** Start TEXT SHOWN **

I am straight and over the decades, I have had an easier time / better time / feel more comfortable taking my lesbian girlfriends out; girl friends w/ boyfriends; or a married women out on dates ('date' as in a date is set for a one-on-one activity outside of the house) than my single girl friends. And I have done so with their significant other's knowing. In fact, I prefer to ask them out then single girls; heck, I prefer ask my gay friend out than single girls. But, when I take my single girlfriends out on dates -even if the date is not romantic at all- they flake.

 

They don't say "no", they say nothing. It's like they are computing something. I often imagine smoke coming out their ears.... Or, they will delay some how -perhaps hoping I would forget to ask again- and then when I see them again, it's as if nothing happened... why?

 

Some of these single gf, I've known for 10 months. Some of them I've known for years. Some of them are coworkers. I've hung out with their friends; they've hung out with mine.

 

It's more upsetting to me that a girl can't be honest with me and say 'no' than the 'no' itself. I've done my research. Women don't want to say 'no' directly b/c they fear a violent reprisal for hurting my feelings. But I don't buy this argument in my case. These girls know me. Their friends know me. All of them have known me for many months. They know I can take rejection. Lesbians and married women say no to me, sometimes they say yes too. I move on. I might ask them again at a later date.

** End TEXT SHOWN **
** Start EXTRACTED MATERIAL **

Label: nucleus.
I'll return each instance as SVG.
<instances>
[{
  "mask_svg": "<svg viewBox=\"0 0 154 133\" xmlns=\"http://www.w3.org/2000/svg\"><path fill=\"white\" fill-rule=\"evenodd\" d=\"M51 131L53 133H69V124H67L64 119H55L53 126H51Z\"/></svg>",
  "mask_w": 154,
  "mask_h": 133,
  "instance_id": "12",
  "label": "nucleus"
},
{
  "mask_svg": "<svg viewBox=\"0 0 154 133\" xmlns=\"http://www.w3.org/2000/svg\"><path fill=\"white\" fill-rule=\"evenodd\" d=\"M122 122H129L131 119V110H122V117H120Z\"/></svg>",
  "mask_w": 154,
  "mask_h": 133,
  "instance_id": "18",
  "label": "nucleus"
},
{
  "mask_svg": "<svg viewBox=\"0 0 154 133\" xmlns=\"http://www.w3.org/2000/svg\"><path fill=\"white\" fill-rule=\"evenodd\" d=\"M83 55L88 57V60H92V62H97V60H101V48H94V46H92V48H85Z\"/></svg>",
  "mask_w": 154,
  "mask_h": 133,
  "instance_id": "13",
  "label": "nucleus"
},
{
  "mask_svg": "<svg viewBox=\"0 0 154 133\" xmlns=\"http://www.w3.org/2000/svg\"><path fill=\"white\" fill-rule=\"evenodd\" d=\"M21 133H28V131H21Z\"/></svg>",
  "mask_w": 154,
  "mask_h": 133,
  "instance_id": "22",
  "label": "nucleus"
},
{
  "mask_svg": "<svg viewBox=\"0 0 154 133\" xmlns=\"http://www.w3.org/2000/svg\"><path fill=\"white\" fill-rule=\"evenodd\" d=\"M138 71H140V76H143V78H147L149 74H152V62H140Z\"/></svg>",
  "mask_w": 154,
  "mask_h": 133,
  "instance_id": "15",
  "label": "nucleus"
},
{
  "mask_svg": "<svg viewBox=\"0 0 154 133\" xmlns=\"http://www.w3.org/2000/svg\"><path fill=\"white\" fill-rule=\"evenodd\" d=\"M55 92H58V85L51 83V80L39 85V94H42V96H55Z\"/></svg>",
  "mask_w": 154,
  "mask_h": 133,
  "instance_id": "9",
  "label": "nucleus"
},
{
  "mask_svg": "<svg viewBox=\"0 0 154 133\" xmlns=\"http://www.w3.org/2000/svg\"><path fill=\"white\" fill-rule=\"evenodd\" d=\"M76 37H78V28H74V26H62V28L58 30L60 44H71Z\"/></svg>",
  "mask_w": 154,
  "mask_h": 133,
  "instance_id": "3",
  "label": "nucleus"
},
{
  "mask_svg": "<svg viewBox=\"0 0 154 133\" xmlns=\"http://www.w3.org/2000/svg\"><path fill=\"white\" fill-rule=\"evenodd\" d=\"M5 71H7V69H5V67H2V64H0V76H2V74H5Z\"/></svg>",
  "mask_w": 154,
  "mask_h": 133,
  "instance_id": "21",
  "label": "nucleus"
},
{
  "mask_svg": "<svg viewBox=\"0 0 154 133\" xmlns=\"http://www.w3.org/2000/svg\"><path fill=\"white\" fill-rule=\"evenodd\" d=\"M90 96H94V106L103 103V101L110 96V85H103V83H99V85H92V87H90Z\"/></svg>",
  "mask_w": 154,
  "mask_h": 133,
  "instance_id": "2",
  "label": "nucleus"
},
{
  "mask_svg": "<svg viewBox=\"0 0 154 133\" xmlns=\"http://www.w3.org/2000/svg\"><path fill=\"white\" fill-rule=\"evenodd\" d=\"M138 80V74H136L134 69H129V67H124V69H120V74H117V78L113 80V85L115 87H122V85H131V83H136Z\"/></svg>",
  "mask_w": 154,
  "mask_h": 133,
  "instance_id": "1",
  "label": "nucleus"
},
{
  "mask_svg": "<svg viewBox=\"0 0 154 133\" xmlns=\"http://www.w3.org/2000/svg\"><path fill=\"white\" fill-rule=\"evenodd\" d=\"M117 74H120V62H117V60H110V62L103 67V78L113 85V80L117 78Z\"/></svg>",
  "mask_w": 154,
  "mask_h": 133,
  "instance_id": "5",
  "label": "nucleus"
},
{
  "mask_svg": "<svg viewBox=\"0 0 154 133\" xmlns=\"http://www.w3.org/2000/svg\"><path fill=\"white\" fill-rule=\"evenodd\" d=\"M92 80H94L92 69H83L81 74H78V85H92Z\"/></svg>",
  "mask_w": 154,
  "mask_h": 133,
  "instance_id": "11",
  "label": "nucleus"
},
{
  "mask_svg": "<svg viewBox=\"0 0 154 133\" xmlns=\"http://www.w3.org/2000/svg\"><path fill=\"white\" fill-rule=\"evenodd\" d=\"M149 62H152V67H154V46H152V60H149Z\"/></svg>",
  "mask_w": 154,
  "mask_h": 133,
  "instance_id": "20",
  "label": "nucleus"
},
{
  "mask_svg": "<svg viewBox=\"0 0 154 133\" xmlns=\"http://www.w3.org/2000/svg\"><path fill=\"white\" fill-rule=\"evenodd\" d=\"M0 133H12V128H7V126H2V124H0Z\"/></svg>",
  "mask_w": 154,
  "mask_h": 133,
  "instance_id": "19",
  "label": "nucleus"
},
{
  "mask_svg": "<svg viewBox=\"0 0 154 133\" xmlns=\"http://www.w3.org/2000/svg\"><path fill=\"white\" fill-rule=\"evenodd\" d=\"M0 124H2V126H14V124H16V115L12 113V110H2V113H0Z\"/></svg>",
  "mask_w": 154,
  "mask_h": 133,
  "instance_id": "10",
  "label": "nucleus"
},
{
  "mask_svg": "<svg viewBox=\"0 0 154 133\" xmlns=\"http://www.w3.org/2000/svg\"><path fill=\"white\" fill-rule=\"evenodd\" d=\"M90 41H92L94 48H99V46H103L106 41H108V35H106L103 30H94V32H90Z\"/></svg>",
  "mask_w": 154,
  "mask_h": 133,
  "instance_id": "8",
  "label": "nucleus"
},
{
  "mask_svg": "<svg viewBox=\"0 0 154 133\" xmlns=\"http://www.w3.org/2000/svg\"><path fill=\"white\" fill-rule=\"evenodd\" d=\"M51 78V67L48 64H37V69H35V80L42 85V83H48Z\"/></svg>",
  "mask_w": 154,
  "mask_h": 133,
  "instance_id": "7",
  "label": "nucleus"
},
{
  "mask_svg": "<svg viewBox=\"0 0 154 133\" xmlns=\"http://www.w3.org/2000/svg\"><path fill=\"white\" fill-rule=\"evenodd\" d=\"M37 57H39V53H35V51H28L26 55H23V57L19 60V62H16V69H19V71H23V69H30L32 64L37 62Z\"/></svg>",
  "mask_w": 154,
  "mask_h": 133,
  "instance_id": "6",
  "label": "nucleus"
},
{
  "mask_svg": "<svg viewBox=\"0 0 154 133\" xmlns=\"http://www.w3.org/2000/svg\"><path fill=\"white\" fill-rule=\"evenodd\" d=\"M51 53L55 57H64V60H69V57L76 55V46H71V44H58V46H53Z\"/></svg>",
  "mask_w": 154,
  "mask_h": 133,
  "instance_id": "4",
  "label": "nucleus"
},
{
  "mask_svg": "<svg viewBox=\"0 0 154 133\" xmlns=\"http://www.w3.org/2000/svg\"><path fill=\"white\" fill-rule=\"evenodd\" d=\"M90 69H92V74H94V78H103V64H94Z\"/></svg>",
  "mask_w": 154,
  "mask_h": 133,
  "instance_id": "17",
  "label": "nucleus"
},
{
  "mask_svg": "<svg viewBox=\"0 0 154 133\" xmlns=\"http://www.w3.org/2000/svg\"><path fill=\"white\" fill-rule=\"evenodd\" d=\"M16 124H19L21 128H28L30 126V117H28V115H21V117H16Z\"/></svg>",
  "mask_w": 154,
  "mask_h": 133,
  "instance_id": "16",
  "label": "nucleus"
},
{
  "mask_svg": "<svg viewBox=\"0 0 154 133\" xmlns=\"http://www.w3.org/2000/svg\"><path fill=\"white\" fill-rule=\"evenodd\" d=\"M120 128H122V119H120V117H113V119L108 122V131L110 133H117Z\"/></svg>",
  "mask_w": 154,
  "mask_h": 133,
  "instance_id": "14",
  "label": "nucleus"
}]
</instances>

** End EXTRACTED MATERIAL **

WHAT TO DO -
(A) According to the post about single friends flaking on invitations, how long has the writer known some of these single girlfriends?
(B) Pick up the post about single friends flaking on invitations after its last sentence and carry it forward.

EXPECTED OUTPUTS -
(A) Some for 10 months and some for years.

(B)
But my single GFs give me the silent treatment. And I've been told never to bring it up if they ignore your offer, so everything is back to normal, we are friends and I'm left wondering alone, "what the hell just happened?" But why can't I bring it up? Can't I follow up or ask why they aren't responding if I have known them for months, even years?

 

I really like to know what I am doing wrong. Eventually things get awkward. Many times my single GFs don't want to look at me. Many times they fall off the radar. I must have hurt them somehow, but I can't ever get an answer. They can say no, and we can still be friends again... what is wrong with that?

 

 

Here's some boring details about myself which you can skip, but if it helps with your answer (see the last question for the latest example)

 

Do I shower? Yes. People have remarked that I often smell like baby powder. (I use arm&hammer powder fresh deodorant)

 

Do I have a job? Yes. One year I made $225k, but most years I make $150k.

 

Do I have wealth? Not really... I own two townhouses that I rent out.

 

Am I short? I'm 5' 11". So... no?

 

Am I physically unfit? My currently goal is to look like Chris Evans in Captain America, but most of the time I'm not that far from it. So... I'm okay?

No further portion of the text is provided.